▶ Task:
Only lines holding the word "magnet" are wanted. Copy them from the listing below.
*** Opening of Records to use ***
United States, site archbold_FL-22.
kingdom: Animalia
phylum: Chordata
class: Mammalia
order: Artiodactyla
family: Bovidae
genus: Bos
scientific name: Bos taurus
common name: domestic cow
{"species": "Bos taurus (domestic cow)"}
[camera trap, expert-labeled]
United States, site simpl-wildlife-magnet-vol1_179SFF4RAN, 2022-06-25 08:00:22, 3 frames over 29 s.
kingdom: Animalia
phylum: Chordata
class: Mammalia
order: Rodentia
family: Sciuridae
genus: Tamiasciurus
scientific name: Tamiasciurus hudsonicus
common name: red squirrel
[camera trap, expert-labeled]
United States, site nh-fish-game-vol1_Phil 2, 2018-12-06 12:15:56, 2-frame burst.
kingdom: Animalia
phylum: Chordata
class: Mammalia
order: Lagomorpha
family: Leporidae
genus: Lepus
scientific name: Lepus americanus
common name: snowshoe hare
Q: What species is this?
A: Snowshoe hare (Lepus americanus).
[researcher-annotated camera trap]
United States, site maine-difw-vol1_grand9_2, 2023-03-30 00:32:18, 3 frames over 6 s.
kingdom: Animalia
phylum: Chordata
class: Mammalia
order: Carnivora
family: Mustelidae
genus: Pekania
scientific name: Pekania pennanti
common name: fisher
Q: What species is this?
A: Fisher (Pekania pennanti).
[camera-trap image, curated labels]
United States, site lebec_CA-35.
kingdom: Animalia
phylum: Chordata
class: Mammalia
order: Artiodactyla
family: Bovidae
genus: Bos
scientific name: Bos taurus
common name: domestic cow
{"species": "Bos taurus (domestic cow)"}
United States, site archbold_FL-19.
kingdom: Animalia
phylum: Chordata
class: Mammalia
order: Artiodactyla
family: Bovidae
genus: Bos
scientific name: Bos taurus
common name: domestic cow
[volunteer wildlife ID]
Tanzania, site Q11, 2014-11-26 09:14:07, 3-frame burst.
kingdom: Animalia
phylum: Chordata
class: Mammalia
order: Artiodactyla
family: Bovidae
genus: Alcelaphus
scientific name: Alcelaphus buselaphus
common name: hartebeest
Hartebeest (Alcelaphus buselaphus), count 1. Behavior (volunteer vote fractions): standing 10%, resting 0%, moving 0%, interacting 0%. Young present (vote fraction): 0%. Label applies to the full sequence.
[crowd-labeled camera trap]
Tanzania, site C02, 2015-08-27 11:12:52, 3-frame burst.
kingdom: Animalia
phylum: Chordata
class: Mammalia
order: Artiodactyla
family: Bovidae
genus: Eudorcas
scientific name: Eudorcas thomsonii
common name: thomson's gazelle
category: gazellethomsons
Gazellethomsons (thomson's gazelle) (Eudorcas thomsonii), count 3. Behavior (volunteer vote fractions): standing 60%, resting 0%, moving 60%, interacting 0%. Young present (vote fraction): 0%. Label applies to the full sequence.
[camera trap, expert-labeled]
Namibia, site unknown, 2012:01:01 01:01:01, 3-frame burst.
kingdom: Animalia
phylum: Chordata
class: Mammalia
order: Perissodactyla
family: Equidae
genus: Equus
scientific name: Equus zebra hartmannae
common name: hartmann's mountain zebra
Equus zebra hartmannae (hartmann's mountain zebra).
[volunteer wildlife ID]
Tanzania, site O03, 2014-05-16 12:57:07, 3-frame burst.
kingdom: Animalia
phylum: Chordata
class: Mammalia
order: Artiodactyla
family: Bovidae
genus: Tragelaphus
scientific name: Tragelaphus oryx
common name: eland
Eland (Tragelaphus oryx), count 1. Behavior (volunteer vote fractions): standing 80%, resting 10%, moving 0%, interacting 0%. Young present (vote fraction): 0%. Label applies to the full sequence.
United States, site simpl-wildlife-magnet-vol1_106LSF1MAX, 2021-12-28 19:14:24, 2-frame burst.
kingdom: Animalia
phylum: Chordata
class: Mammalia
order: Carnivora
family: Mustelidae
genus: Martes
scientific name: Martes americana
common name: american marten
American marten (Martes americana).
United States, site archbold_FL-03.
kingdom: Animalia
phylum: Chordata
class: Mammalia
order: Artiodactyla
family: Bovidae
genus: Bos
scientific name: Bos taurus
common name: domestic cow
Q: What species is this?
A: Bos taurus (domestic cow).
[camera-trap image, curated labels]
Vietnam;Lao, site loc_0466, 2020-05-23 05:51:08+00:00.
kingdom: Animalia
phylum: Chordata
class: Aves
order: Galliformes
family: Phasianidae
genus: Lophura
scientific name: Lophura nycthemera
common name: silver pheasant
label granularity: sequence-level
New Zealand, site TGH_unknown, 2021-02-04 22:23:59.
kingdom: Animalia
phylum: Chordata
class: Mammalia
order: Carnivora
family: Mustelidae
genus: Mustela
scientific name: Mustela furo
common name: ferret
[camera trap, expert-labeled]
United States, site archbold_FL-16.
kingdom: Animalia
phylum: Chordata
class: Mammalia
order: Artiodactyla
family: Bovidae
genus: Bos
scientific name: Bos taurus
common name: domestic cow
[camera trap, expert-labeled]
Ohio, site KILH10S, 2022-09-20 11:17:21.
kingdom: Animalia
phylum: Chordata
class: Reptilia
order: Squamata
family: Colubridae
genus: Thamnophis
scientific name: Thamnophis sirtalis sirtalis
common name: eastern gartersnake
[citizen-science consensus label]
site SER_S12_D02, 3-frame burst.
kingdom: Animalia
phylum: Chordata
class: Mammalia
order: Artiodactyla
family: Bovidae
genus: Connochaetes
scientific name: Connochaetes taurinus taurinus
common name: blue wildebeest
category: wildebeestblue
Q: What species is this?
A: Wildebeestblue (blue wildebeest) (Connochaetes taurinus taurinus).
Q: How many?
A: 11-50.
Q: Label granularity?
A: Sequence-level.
*** Close of Records to use ***
▶ Reply:
United States, site simpl-wildlife-magnet-vol1_179SFF4RAN, 2022-06-25 08:00:22, 3 frames over 29 s.
United States, site simpl-wildlife-magnet-vol1_106LSF1MAX, 2021-12-28 19:14:24, 2-frame burst.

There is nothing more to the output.